Grover, also medical director of the Rehabilitation Institute of St. Louis, the rehabilitation partner with BJC HealthCare, is leading the development of a coordinated rehabilitation and follow-up program aimed at promoting independent and safe function for people with limb loss due to traumatic injury and vascular disease. He is joined by podiatrists and wound-care specialists working in the Division of Acute and Critical Care Surgery to facilitate comprehensive limb care, including appropriate orthotic selection and wound-healing techniques that can help prevent further limb loss. Grover works with a patient to craft a rehabilitation program based on personal goals that will help ensure the best possible quality of life and mobility.

“Surgery and limb preservation are the beginning of the journey,” Grover says. “The care we provide is a full continuum that includes therapists, orthotists and prosthetists, all working together to help people minimize fall risk and learn to move safely. We are all involved in improving lives while minimizing future complications.”

As limb reconstruction and preservation programs mature, success will be determined by optimal healing, reduced readmission rates and degree of quality of life, both short- and long-term. Already, the teams at Barnes-Jewish Hospital have a more than 99% success rate in flap surgery outcomes due to microvascular expertise and aggressive patient follow-up. This summer, a new joint microsurgery fellowship program, overseen by Boyer in orthopedics and Justin Sacks, MD, MBA, chief of the Division of Plastic and Reconstructive Surgery, will bring the teams closer together to train the next generation of microvascular specialists. “Collaboration—multiple specialties working together for reconstruction and preservation of limbs at risk—is at the heart of what makes Barnes-Jewish Hospital and Washington University School of Medicine such incredible institutions,” says Sacks. “In 2021, multidisciplinary teams working across specialties and sharing expertise will optimize care, and patients will benefit from this enhanced collaboration.”

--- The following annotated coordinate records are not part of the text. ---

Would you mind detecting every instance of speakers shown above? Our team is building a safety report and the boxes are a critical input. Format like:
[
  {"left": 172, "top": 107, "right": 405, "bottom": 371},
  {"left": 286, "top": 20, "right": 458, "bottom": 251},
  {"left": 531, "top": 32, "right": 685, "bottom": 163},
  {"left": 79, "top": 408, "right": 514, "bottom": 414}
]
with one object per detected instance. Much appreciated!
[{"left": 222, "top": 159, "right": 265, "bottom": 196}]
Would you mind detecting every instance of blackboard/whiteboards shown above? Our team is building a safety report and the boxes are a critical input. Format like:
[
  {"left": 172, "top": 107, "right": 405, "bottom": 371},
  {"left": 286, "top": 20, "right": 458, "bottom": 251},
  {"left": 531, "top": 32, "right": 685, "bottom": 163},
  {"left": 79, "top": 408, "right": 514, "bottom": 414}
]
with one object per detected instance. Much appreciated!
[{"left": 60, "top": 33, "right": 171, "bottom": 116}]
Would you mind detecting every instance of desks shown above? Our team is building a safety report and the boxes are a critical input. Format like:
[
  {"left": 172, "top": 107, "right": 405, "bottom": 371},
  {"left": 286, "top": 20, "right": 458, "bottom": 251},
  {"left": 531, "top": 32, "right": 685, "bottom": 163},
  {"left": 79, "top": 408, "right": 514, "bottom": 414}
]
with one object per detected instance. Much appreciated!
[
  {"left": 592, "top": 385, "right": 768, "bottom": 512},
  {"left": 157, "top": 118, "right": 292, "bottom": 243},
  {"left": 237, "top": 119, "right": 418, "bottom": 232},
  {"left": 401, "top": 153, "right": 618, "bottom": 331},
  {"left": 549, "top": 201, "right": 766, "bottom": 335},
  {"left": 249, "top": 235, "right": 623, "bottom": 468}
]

“We have a population that is growing older,” Kirby notes, “and growing more obese, more sedentary, more diabetic, and those issues come with a higher incidence and severity of peripheral vascular diseases, which can result in more complex and severe lower-extremity wounds.”

Sacks adds: “It’s a major public health problem. If a susceptible patient needs a significant tissue resection or amputation due to peripheral vascular disease, his or her mortality rate rises. We’ve made major progress in the field of cancer care, and we need to do the same as we address the root causes of most amputations. We can’t eliminate all amputations, but with a systematic, coordinated effort, we can lower the number.”